*Exercise materials*.
----

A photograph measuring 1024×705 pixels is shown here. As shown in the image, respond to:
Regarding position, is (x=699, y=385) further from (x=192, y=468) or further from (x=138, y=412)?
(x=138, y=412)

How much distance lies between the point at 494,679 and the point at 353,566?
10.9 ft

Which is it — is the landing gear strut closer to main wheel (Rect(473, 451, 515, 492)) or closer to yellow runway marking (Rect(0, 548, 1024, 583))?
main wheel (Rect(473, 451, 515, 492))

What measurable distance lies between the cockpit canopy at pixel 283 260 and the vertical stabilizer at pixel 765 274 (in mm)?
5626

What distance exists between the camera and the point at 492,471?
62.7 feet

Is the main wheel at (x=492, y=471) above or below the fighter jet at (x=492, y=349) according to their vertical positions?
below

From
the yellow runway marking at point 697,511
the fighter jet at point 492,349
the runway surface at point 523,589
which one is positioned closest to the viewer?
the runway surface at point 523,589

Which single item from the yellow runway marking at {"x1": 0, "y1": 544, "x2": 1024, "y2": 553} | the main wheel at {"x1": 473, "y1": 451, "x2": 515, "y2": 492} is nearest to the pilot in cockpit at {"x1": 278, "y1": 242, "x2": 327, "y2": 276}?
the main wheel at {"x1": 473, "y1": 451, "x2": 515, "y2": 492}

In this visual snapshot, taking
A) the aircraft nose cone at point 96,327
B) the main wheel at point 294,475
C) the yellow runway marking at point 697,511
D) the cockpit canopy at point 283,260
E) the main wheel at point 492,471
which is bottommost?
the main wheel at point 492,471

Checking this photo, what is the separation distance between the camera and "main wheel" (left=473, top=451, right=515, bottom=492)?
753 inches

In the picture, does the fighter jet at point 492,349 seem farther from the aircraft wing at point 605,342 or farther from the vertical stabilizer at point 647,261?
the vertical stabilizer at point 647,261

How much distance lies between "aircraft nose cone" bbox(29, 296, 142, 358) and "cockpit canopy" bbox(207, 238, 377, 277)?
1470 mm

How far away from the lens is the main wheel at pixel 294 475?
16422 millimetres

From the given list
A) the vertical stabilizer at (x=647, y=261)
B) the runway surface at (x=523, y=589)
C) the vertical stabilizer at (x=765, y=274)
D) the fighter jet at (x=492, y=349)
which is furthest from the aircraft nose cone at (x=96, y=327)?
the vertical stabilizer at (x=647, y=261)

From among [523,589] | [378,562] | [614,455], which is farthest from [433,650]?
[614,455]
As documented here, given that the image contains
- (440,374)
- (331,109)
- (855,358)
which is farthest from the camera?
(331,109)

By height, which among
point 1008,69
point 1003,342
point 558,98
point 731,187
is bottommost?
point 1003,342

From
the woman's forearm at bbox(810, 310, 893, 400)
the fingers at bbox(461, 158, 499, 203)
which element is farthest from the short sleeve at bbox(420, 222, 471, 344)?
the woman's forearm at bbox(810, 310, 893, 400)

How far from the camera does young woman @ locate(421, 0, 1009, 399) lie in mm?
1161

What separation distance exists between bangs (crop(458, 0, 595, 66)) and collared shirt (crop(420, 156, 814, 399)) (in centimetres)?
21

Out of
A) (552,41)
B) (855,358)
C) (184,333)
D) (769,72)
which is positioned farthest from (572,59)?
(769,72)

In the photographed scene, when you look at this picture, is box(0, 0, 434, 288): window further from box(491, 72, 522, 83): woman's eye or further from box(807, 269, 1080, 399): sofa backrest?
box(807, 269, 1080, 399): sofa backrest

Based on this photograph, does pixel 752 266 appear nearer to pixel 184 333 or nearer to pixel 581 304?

----

*Brief*. Write out all the material above again, switching each "fighter jet" to "military jet" and leaving everything else unchanged.

*The answer*.
A photograph measuring 1024×705 pixels is shown here. As shown in the image, respond to:
Regarding position, is (x=699, y=385) further from (x=192, y=468) or further from (x=138, y=412)?
(x=138, y=412)

How much distance lies between the point at 494,679 and the point at 353,566?
10.9 ft

Which is it — is the landing gear strut closer to main wheel (Rect(473, 451, 515, 492)) or closer to yellow runway marking (Rect(0, 548, 1024, 583))?
main wheel (Rect(473, 451, 515, 492))

What measurable distance lies between the cockpit canopy at pixel 283 260 and the vertical stabilizer at pixel 765 274 (in mm)?
5626

What distance exists between the camera and the point at 492,471?
62.7 feet

Is the main wheel at (x=492, y=471) above or below the military jet at (x=492, y=349) according to their vertical positions?
below

From
the yellow runway marking at point 697,511
the military jet at point 492,349
the runway surface at point 523,589
which one is positioned closest to the viewer?
the runway surface at point 523,589

Which single item from the yellow runway marking at {"x1": 0, "y1": 544, "x2": 1024, "y2": 553} | the main wheel at {"x1": 473, "y1": 451, "x2": 515, "y2": 492} is nearest to the pilot in cockpit at {"x1": 278, "y1": 242, "x2": 327, "y2": 276}?
the main wheel at {"x1": 473, "y1": 451, "x2": 515, "y2": 492}

In this visual snapshot, taking
A) the aircraft nose cone at point 96,327
B) the main wheel at point 294,475
C) the yellow runway marking at point 697,511
D) the cockpit canopy at point 283,260
E) the main wheel at point 492,471
which is bottommost?
the main wheel at point 492,471

Checking this photo, what is the separation distance between the camera and "main wheel" (left=473, top=451, right=515, bottom=492)?
753 inches

In the picture, does the military jet at point 492,349 seem farther from the aircraft wing at point 605,342 or farther from the vertical stabilizer at point 647,261?
the vertical stabilizer at point 647,261

How much distance lies between "aircraft nose cone" bbox(29, 296, 142, 358) and "cockpit canopy" bbox(207, 238, 377, 277)?
1470 mm

How far away from the lens is the main wheel at pixel 294 475?
16422 millimetres

From the given list
A) the vertical stabilizer at (x=647, y=261)
B) the runway surface at (x=523, y=589)
C) the vertical stabilizer at (x=765, y=274)
D) the military jet at (x=492, y=349)
which is furthest from the aircraft nose cone at (x=96, y=327)?
the vertical stabilizer at (x=647, y=261)

From among [523,589] | [378,562] | [614,455], which is farthest from [433,650]?
[614,455]
As documented here, given that the image contains
- (440,374)
- (331,109)
- (855,358)
which is farthest from the camera?
(331,109)

By height, which among
point 1008,69
point 1003,342
point 558,98
point 731,187
is bottommost?
point 1003,342

From
the woman's forearm at bbox(810, 310, 893, 400)
the fingers at bbox(461, 158, 499, 203)
which element is farthest from the short sleeve at bbox(420, 222, 471, 344)?
the woman's forearm at bbox(810, 310, 893, 400)

How far from the camera does young woman @ locate(421, 0, 1009, 399) lie in mm?
1161

What separation distance exists between bangs (crop(458, 0, 595, 66)) and collared shirt (crop(420, 156, 814, 399)) (in centimetres)?
21

Out of
A) (552,41)
B) (855,358)
C) (184,333)
D) (769,72)
which is positioned farthest from (572,59)?
(769,72)

In the photographed scene, when you look at this picture, is box(0, 0, 434, 288): window further from box(491, 72, 522, 83): woman's eye or further from box(807, 269, 1080, 399): sofa backrest?
box(807, 269, 1080, 399): sofa backrest

Based on this photograph, does pixel 752 266 appear nearer to pixel 184 333 or nearer to pixel 581 304?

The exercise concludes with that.